**Records for processing:**

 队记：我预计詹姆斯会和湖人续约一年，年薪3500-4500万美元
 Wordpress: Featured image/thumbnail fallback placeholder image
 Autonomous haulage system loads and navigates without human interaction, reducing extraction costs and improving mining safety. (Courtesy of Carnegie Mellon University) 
* * *
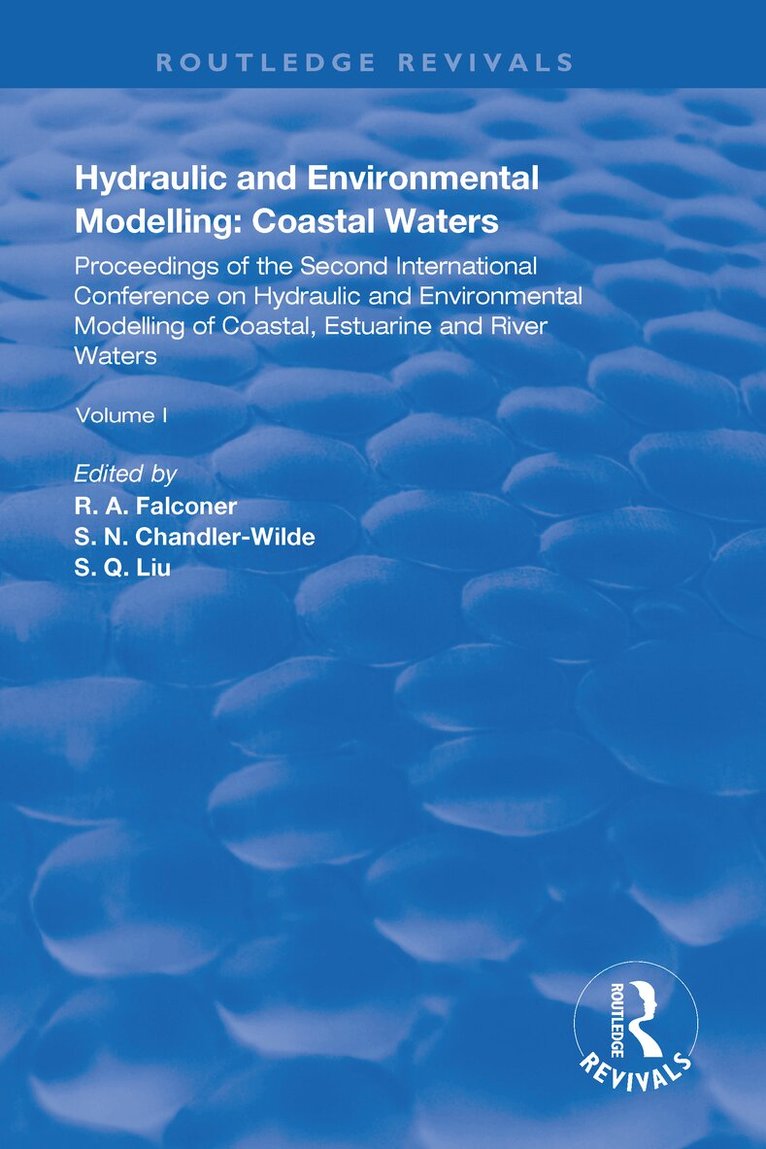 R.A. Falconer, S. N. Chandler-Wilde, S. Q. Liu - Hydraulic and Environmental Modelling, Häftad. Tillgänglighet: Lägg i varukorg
--
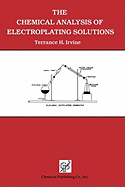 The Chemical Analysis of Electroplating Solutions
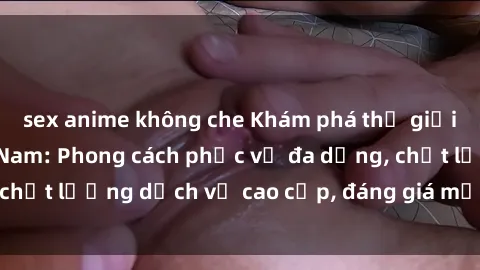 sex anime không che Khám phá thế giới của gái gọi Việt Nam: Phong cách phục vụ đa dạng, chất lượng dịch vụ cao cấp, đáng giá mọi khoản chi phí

**Assigned task:**
Output the lines from the one with "The Chemical Analysis" to the one with "sex anime không", both included, as a Markdown table with the columns Row and Entry text. Number each row, skip blank lines, and leave the pictures out.

**Response:**
| Row | Entry text |
|---|---|
| 1 |  The Chemical Analysis of Electroplating Solutions |
| 2 |  sex anime không che Khám phá thế giới của gái gọi Việt Nam: Phong cách phục vụ đa dạng, chất lượng dịch vụ cao cấp, đáng giá mọi khoản chi phí |